> **出題課題 a**
「マフィア」シリーズ20周年の記事の「第1作『マフィア』から『マフ」から「Alex Cox は、『マフィアII』以降を担当しています。」までの箇所を、「ゼネラルマネージャー」を「統括責任者」に差し替えて書き直してください。

# # # # #

MAFIA TRILOGY 20 YEAR ANNIVERSARY - NEWSPAPER

この20年間にわたって「マフィア」コミュニティを形成してくれた全ての人に乾杯。2022年8月で、アイコニックな「マフィア」シリーズが『Mafia: The City of Lost Heaven』でデビューしてから20年が経ちました。

第1作『マフィア』から『マフィアII』、『マフィアIII』、そして『マフィア コンプリート・エディション』の忠実な完全リメイクに至るまで、開発は修羅場のような道程で、決して平坦なものではありませんでした。当初は組織犯罪とは何の関係もないゲームの小さな開発チームに始まり、全ての起こりとなった作品のビジョンを近代化し、組み立てる方法を見出すことなど、いくつもの困難がありました。  

MAFIA TRILOGY 20 YEAR ANNIVERSARY - NEWSPAPER

「マフィア」シリーズ20周年を記念して、Hangar 13のベテラン開発者に話を聞きました。ゼネラルマネージャーのRoman Hladík、制作責任者兼メディアディレクターの Tomáš Hřebíčekは、初代オリジナル版からシリーズ全作品に携わり、ゲームディレクターの Alex Cox は、『マフィアII』以降を担当しています。

# # # # #

> **出題課題 b**
以下の行のうち、「Where」という文字列を含む行をすべてそのまま書き出してください。大文字と小文字は区別されます。

> **課題データ**
# # # # #

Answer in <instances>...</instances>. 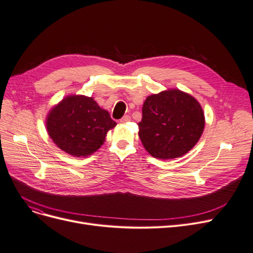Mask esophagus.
<instances>
[{"instance_id": "34e87169", "label": "esophagus", "mask_w": 253, "mask_h": 253, "mask_svg": "<svg viewBox=\"0 0 253 253\" xmlns=\"http://www.w3.org/2000/svg\"><path fill=\"white\" fill-rule=\"evenodd\" d=\"M131 120V118H130V116H128V115H126V116H124L122 119L120 120V122L121 123H127V122H129V121Z\"/></svg>"}]
</instances>
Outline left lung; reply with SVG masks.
<instances>
[{"mask_svg":"<svg viewBox=\"0 0 253 253\" xmlns=\"http://www.w3.org/2000/svg\"><path fill=\"white\" fill-rule=\"evenodd\" d=\"M138 128L142 146L153 157L178 158L200 140L205 115L193 96L179 89H169L147 97Z\"/></svg>","mask_w":253,"mask_h":253,"instance_id":"1","label":"left lung"}]
</instances>
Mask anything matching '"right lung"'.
<instances>
[{
    "label": "right lung",
    "instance_id": "1",
    "mask_svg": "<svg viewBox=\"0 0 253 253\" xmlns=\"http://www.w3.org/2000/svg\"><path fill=\"white\" fill-rule=\"evenodd\" d=\"M49 137L62 151L74 157H86L99 149L107 132L117 123L93 97L69 95L46 116Z\"/></svg>",
    "mask_w": 253,
    "mask_h": 253
}]
</instances>
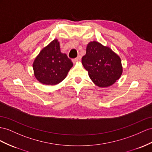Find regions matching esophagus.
Returning <instances> with one entry per match:
<instances>
[{"label": "esophagus", "mask_w": 152, "mask_h": 152, "mask_svg": "<svg viewBox=\"0 0 152 152\" xmlns=\"http://www.w3.org/2000/svg\"><path fill=\"white\" fill-rule=\"evenodd\" d=\"M81 56H78L77 58H75V59H74L72 61H73V62H78V61H81Z\"/></svg>", "instance_id": "esophagus-1"}]
</instances>
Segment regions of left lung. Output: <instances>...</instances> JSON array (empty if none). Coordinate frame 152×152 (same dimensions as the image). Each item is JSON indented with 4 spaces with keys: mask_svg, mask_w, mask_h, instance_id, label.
<instances>
[{
    "mask_svg": "<svg viewBox=\"0 0 152 152\" xmlns=\"http://www.w3.org/2000/svg\"><path fill=\"white\" fill-rule=\"evenodd\" d=\"M81 62L91 80L99 87L111 86L123 72L120 57L110 48L96 41L88 43Z\"/></svg>",
    "mask_w": 152,
    "mask_h": 152,
    "instance_id": "1",
    "label": "left lung"
}]
</instances>
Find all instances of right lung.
<instances>
[{
    "label": "right lung",
    "instance_id": "obj_1",
    "mask_svg": "<svg viewBox=\"0 0 152 152\" xmlns=\"http://www.w3.org/2000/svg\"><path fill=\"white\" fill-rule=\"evenodd\" d=\"M72 66L71 60L67 54L61 52L60 42L57 39L41 50L33 64L37 80L42 84L50 85L63 81Z\"/></svg>",
    "mask_w": 152,
    "mask_h": 152
}]
</instances>
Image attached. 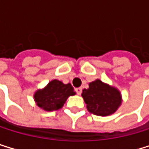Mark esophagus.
<instances>
[{"label":"esophagus","instance_id":"obj_1","mask_svg":"<svg viewBox=\"0 0 149 149\" xmlns=\"http://www.w3.org/2000/svg\"><path fill=\"white\" fill-rule=\"evenodd\" d=\"M75 90H76V92H77L78 95H80L81 92H82V88H76Z\"/></svg>","mask_w":149,"mask_h":149}]
</instances>
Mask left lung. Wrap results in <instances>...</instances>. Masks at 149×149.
I'll return each mask as SVG.
<instances>
[{"label":"left lung","mask_w":149,"mask_h":149,"mask_svg":"<svg viewBox=\"0 0 149 149\" xmlns=\"http://www.w3.org/2000/svg\"><path fill=\"white\" fill-rule=\"evenodd\" d=\"M88 89H83L82 97L89 113L97 116H108L114 113L123 102L120 90L100 79L88 84Z\"/></svg>","instance_id":"8db88e82"}]
</instances>
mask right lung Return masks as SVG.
I'll return each instance as SVG.
<instances>
[{
    "instance_id": "right-lung-1",
    "label": "right lung",
    "mask_w": 149,
    "mask_h": 149,
    "mask_svg": "<svg viewBox=\"0 0 149 149\" xmlns=\"http://www.w3.org/2000/svg\"><path fill=\"white\" fill-rule=\"evenodd\" d=\"M75 94L70 83L64 84L58 79H53L44 88L35 92L34 100L39 108L46 112H52L61 109L68 97Z\"/></svg>"
}]
</instances>
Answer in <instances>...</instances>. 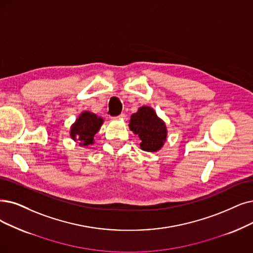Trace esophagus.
I'll list each match as a JSON object with an SVG mask.
<instances>
[{"mask_svg":"<svg viewBox=\"0 0 253 253\" xmlns=\"http://www.w3.org/2000/svg\"><path fill=\"white\" fill-rule=\"evenodd\" d=\"M125 118H126V115H125V114H120L119 116L115 117L114 119H121V120H123V119H125Z\"/></svg>","mask_w":253,"mask_h":253,"instance_id":"obj_1","label":"esophagus"}]
</instances>
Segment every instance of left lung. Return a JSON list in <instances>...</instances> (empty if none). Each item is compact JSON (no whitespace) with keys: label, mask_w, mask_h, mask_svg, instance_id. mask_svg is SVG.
I'll return each mask as SVG.
<instances>
[{"label":"left lung","mask_w":253,"mask_h":253,"mask_svg":"<svg viewBox=\"0 0 253 253\" xmlns=\"http://www.w3.org/2000/svg\"><path fill=\"white\" fill-rule=\"evenodd\" d=\"M129 129L140 138V148L148 153H157L167 140V126L156 111L149 106H142L130 115Z\"/></svg>","instance_id":"obj_1"}]
</instances>
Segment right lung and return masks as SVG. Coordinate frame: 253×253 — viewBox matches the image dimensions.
<instances>
[{
    "label": "right lung",
    "mask_w": 253,
    "mask_h": 253,
    "mask_svg": "<svg viewBox=\"0 0 253 253\" xmlns=\"http://www.w3.org/2000/svg\"><path fill=\"white\" fill-rule=\"evenodd\" d=\"M104 124V118L97 116L90 111H83L70 126L69 135L74 141H79L81 147L92 145L94 135Z\"/></svg>",
    "instance_id": "1"
}]
</instances>
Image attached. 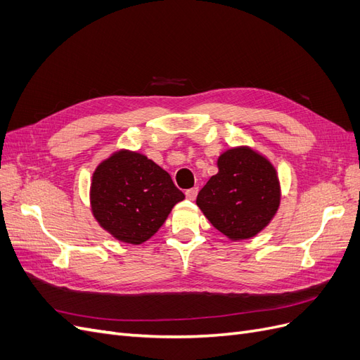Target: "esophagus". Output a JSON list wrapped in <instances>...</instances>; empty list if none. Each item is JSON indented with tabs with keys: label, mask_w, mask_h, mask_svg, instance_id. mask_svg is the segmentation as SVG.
<instances>
[{
	"label": "esophagus",
	"mask_w": 360,
	"mask_h": 360,
	"mask_svg": "<svg viewBox=\"0 0 360 360\" xmlns=\"http://www.w3.org/2000/svg\"><path fill=\"white\" fill-rule=\"evenodd\" d=\"M186 198L188 200H191V201H193L195 198H197V193H198V188H191V189H188L186 192Z\"/></svg>",
	"instance_id": "esophagus-1"
}]
</instances>
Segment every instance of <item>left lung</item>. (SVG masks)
<instances>
[{
    "instance_id": "1",
    "label": "left lung",
    "mask_w": 360,
    "mask_h": 360,
    "mask_svg": "<svg viewBox=\"0 0 360 360\" xmlns=\"http://www.w3.org/2000/svg\"><path fill=\"white\" fill-rule=\"evenodd\" d=\"M217 168L200 191L197 205L230 240L255 237L279 209L281 186L275 167L258 151L240 146L224 151Z\"/></svg>"
}]
</instances>
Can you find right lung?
<instances>
[{
    "label": "right lung",
    "mask_w": 360,
    "mask_h": 360,
    "mask_svg": "<svg viewBox=\"0 0 360 360\" xmlns=\"http://www.w3.org/2000/svg\"><path fill=\"white\" fill-rule=\"evenodd\" d=\"M183 200L169 174L138 151L118 150L93 172V216L120 242L144 243Z\"/></svg>",
    "instance_id": "right-lung-1"
}]
</instances>
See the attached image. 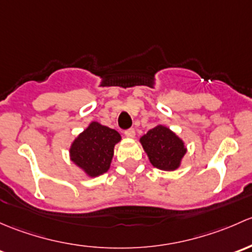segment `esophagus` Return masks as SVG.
<instances>
[{
  "instance_id": "esophagus-1",
  "label": "esophagus",
  "mask_w": 252,
  "mask_h": 252,
  "mask_svg": "<svg viewBox=\"0 0 252 252\" xmlns=\"http://www.w3.org/2000/svg\"><path fill=\"white\" fill-rule=\"evenodd\" d=\"M125 136L127 138H134V136H136V131H134V128H129L125 131Z\"/></svg>"
}]
</instances>
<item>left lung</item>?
<instances>
[{"mask_svg": "<svg viewBox=\"0 0 252 252\" xmlns=\"http://www.w3.org/2000/svg\"><path fill=\"white\" fill-rule=\"evenodd\" d=\"M150 164L162 171L180 168L187 154L184 141L167 126L157 125L139 138Z\"/></svg>", "mask_w": 252, "mask_h": 252, "instance_id": "obj_1", "label": "left lung"}]
</instances>
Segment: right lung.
<instances>
[{
    "mask_svg": "<svg viewBox=\"0 0 252 252\" xmlns=\"http://www.w3.org/2000/svg\"><path fill=\"white\" fill-rule=\"evenodd\" d=\"M121 141L118 131L92 121L69 148L70 160L87 177H98L110 168L114 148Z\"/></svg>",
    "mask_w": 252,
    "mask_h": 252,
    "instance_id": "right-lung-1",
    "label": "right lung"
}]
</instances>
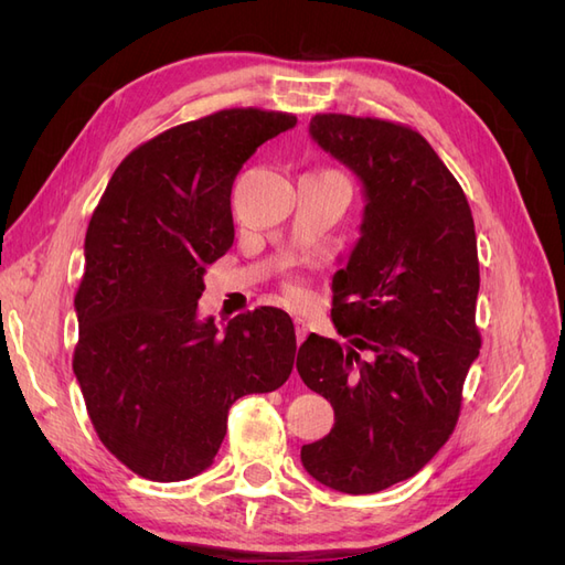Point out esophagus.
I'll return each instance as SVG.
<instances>
[{
  "label": "esophagus",
  "instance_id": "esophagus-1",
  "mask_svg": "<svg viewBox=\"0 0 565 565\" xmlns=\"http://www.w3.org/2000/svg\"><path fill=\"white\" fill-rule=\"evenodd\" d=\"M295 330H297V344H301L306 334H309V324H306L303 318H295Z\"/></svg>",
  "mask_w": 565,
  "mask_h": 565
}]
</instances>
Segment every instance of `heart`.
<instances>
[{"label": "heart", "instance_id": "heart-1", "mask_svg": "<svg viewBox=\"0 0 565 565\" xmlns=\"http://www.w3.org/2000/svg\"><path fill=\"white\" fill-rule=\"evenodd\" d=\"M287 292H289V297H292V299H301L303 297V287L297 285V282H289L287 285Z\"/></svg>", "mask_w": 565, "mask_h": 565}]
</instances>
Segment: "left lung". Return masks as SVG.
I'll use <instances>...</instances> for the list:
<instances>
[{
    "label": "left lung",
    "instance_id": "left-lung-1",
    "mask_svg": "<svg viewBox=\"0 0 565 565\" xmlns=\"http://www.w3.org/2000/svg\"><path fill=\"white\" fill-rule=\"evenodd\" d=\"M309 131L363 181L367 204L332 285L349 347L311 334L297 353L303 384L334 407V429L301 461L322 486L370 494L415 476L455 431L481 349L473 216L419 131L339 113H318Z\"/></svg>",
    "mask_w": 565,
    "mask_h": 565
}]
</instances>
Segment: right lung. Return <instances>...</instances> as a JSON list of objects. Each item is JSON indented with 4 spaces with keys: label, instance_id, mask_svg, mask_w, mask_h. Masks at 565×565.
<instances>
[{
    "label": "right lung",
    "instance_id": "1",
    "mask_svg": "<svg viewBox=\"0 0 565 565\" xmlns=\"http://www.w3.org/2000/svg\"><path fill=\"white\" fill-rule=\"evenodd\" d=\"M292 113L228 108L158 134L110 177L84 241L73 370L100 443L148 481L207 469L231 405L280 388L297 337L285 311L198 318L204 270L233 245V181Z\"/></svg>",
    "mask_w": 565,
    "mask_h": 565
}]
</instances>
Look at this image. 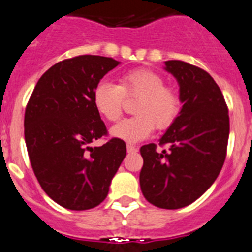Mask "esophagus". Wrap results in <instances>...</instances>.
Here are the masks:
<instances>
[{
    "mask_svg": "<svg viewBox=\"0 0 252 252\" xmlns=\"http://www.w3.org/2000/svg\"><path fill=\"white\" fill-rule=\"evenodd\" d=\"M126 151H128V152H137V151H138V149H137L136 146L126 145Z\"/></svg>",
    "mask_w": 252,
    "mask_h": 252,
    "instance_id": "34e87169",
    "label": "esophagus"
}]
</instances>
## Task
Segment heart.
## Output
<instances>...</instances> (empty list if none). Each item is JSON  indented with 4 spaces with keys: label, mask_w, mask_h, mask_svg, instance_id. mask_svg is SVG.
Wrapping results in <instances>:
<instances>
[{
    "label": "heart",
    "mask_w": 252,
    "mask_h": 252,
    "mask_svg": "<svg viewBox=\"0 0 252 252\" xmlns=\"http://www.w3.org/2000/svg\"><path fill=\"white\" fill-rule=\"evenodd\" d=\"M126 98H138L134 106L137 115L115 124L110 134L128 143L146 139L155 126L158 129L168 128L181 109L177 91L165 86L162 75L149 69H136L124 74L119 84L101 80L92 92L94 109L109 122L119 119Z\"/></svg>",
    "instance_id": "obj_1"
}]
</instances>
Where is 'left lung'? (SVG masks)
<instances>
[{
	"instance_id": "8db88e82",
	"label": "left lung",
	"mask_w": 252,
	"mask_h": 252,
	"mask_svg": "<svg viewBox=\"0 0 252 252\" xmlns=\"http://www.w3.org/2000/svg\"><path fill=\"white\" fill-rule=\"evenodd\" d=\"M164 64L178 82L182 109L158 139L169 152H158L155 143L141 147L139 185L150 204L173 210L196 201L218 178L227 154L229 116L210 74L185 61Z\"/></svg>"
}]
</instances>
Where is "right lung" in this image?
Wrapping results in <instances>:
<instances>
[{"label":"right lung","mask_w":252,"mask_h":252,"mask_svg":"<svg viewBox=\"0 0 252 252\" xmlns=\"http://www.w3.org/2000/svg\"><path fill=\"white\" fill-rule=\"evenodd\" d=\"M119 64L94 55L60 61L39 78L25 109L24 136L33 172L43 191L69 210L100 205L126 158L122 139L90 147L107 133L92 92Z\"/></svg>","instance_id":"obj_1"}]
</instances>
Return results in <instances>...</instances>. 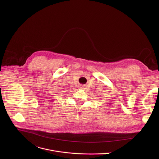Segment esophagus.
Masks as SVG:
<instances>
[{"mask_svg":"<svg viewBox=\"0 0 159 159\" xmlns=\"http://www.w3.org/2000/svg\"><path fill=\"white\" fill-rule=\"evenodd\" d=\"M79 87V88H80V89H83V87H84L82 85H80Z\"/></svg>","mask_w":159,"mask_h":159,"instance_id":"obj_1","label":"esophagus"}]
</instances>
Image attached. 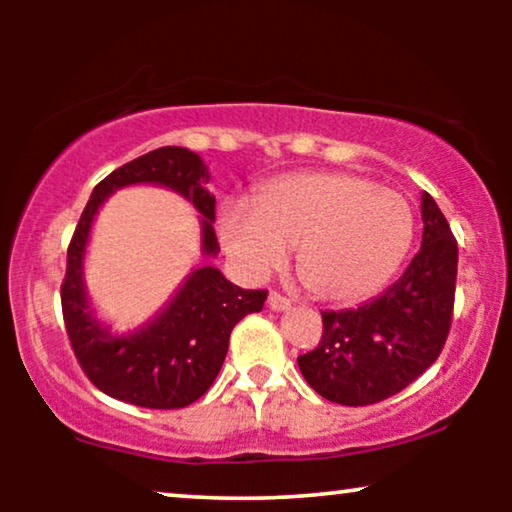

# # # # #

> **課題回答 a**
第1作『マフィア』から『マフィアII』、『マフィアIII』、そして『マフィア コンプリート・エディション』の忠実な完全リメイクに至るまで、開発は修羅場のような道程で、決して平坦なものではありませんでした。当初は組織犯罪とは何の関係もないゲームの小さな開発チームに始まり、全ての起こりとなった作品のビジョンを近代化し、組み立てる方法を見出すことなど、いくつもの困難がありました。  

MAFIA TRILOGY 20 YEAR ANNIVERSARY - NEWSPAPER

「マフィア」シリーズ20周年を記念して、Hangar 13のベテラン開発者に話を聞きました。統括責任者のRoman Hladík、制作責任者兼メディアディレクターの Tomáš Hřebíčekは、初代オリジナル版からシリーズ全作品に携わり、ゲームディレクターの Alex Cox は、『マフィアII』以降を担当しています。

> **課題回答 b**
Where is 'left lung'? (SVG masks)
Where is "right lung" in this image?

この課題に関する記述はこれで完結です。